With a hybrid workforce, your employee handbook and project guidelines need to become living documents. You’ll need policies designed for maximum flexibility. Rather than focusing on what employees can or cannot do, policies need to be written to ensure employees have all the tools they need.

Some policies might require trial and error to get things right. For example, when we have team meetings now, we ask everyone to dial in to the conference line individually to listen, regardless of where they are working, and to turn on their camera when they are talking. This saves bandwidth and makes “face time” equitable between those in the office and those working elsewhere.
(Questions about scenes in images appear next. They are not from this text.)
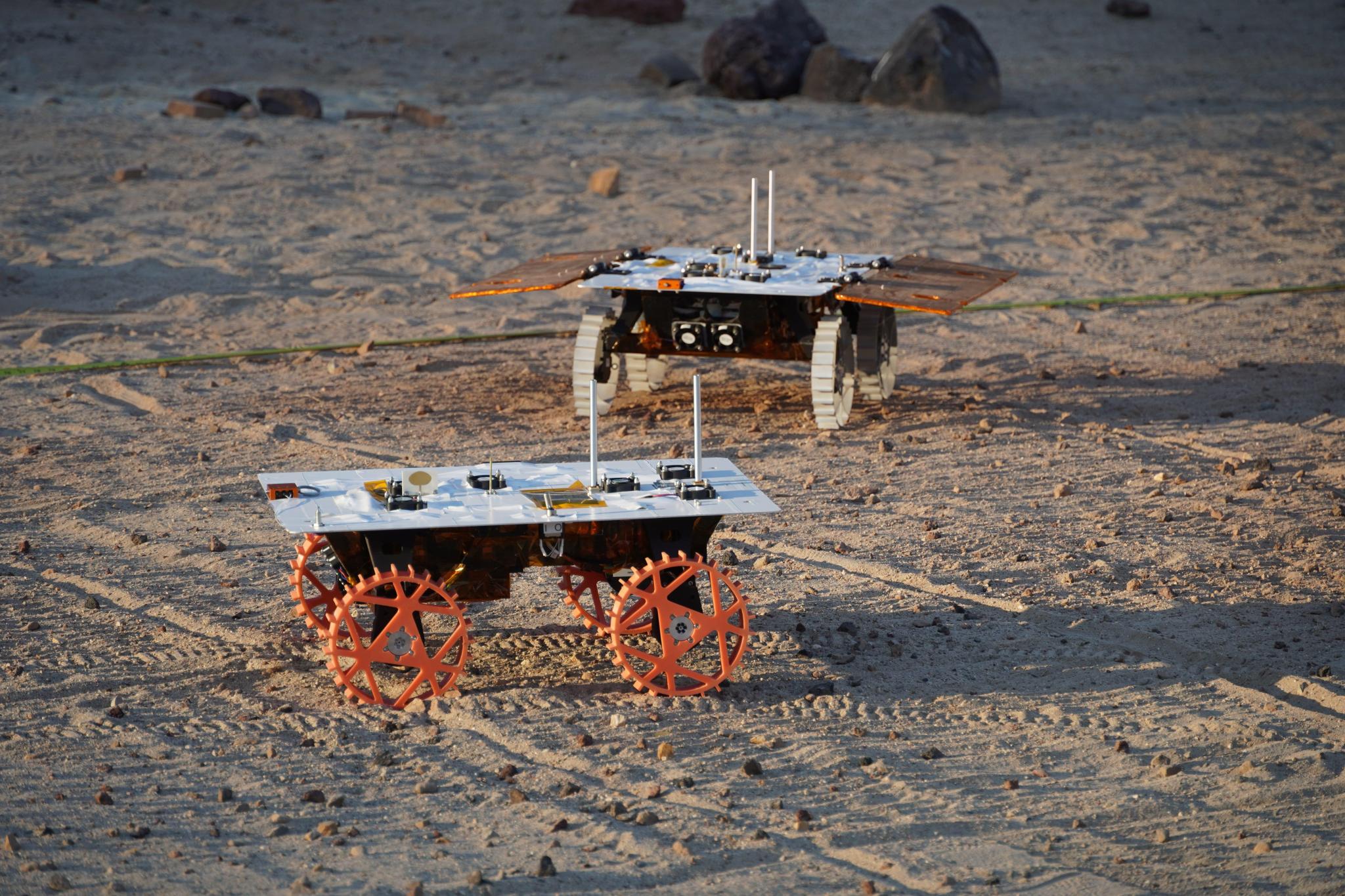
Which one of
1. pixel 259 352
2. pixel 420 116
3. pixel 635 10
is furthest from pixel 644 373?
pixel 635 10

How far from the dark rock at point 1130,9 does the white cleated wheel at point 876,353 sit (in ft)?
48.7

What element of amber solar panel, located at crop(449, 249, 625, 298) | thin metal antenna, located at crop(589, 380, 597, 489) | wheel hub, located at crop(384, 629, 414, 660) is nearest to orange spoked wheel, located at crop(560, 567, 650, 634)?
thin metal antenna, located at crop(589, 380, 597, 489)

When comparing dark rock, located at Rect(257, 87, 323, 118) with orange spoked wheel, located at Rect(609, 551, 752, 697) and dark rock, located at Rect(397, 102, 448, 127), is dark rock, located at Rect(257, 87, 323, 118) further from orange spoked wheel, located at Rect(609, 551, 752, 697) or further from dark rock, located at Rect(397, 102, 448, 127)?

  1. Developing a dispersed culture

Many PMs manage teams who are in multiple locations, and large organizations have shown us how culture and values can span the miles. What I will emphasize here is that culture in a hybrid workforce demands more communication.

Weekly emails, quarterly leadership calls, daily check-ins all help to replace the

face-to-face interaction of the past. Establishing new routines, like having teams eat lunch together once a week via a video call, provide a casual ‘watercooler’ environment that helps employees get to know each other on a more personal level. We understand others better when we communicate face-to-face and can pick up on the nonverbal cues, whether in person or via video.

When the communication is two-way, and employees feel heard, hybrid culture really shines. Since everyone’s work preferences are (hopefully) being met through hybrid flexibility, you have an organization where everyone buys into the culture and people recognize that their behavior and their contribution matter.

  1. Metrics for a hybrid workforce 

PM has undergone a shift in metrics that highlights a hybrid workforce. The trend now is to focus on the outcome rather than output.

The outcome mindset measures value based on individual contributions to the end result. Were objectives met? Is the client satisfied? Are teammates satisfied with the balance of contribution across the team? These are metrics we need to measure for a hybrid workforce. The focus shifts to determining if teammates are contributing in substantial and meaningful ways. The team dynamic becomes so important that you may want to consider adding 360-degree feedback from peers as part of your PM processes.

Bottom line

Project management with a hybrid workforce comes down to three factors: flexibility, individuality, and communication. It’s a change brought on by the pandemic but exactly the shake up the working world needed.

The same flexibility that allows our teams to accomplish tasks at various times and places drives agility in other areas of the organization.

The focus on individuals and their contributions to the collective outcome pushes us to take a deeper look at the human beings on our payroll and gain insights into what satisfies their personal and professional goals.

Communicating differently, and more purposefully, has helped with a greater understanding of the organization and project goals. And it gives a voice to each individual and drives a deeper level of team engagement.

So even though we may be dispersed, our teams are closer than ever before.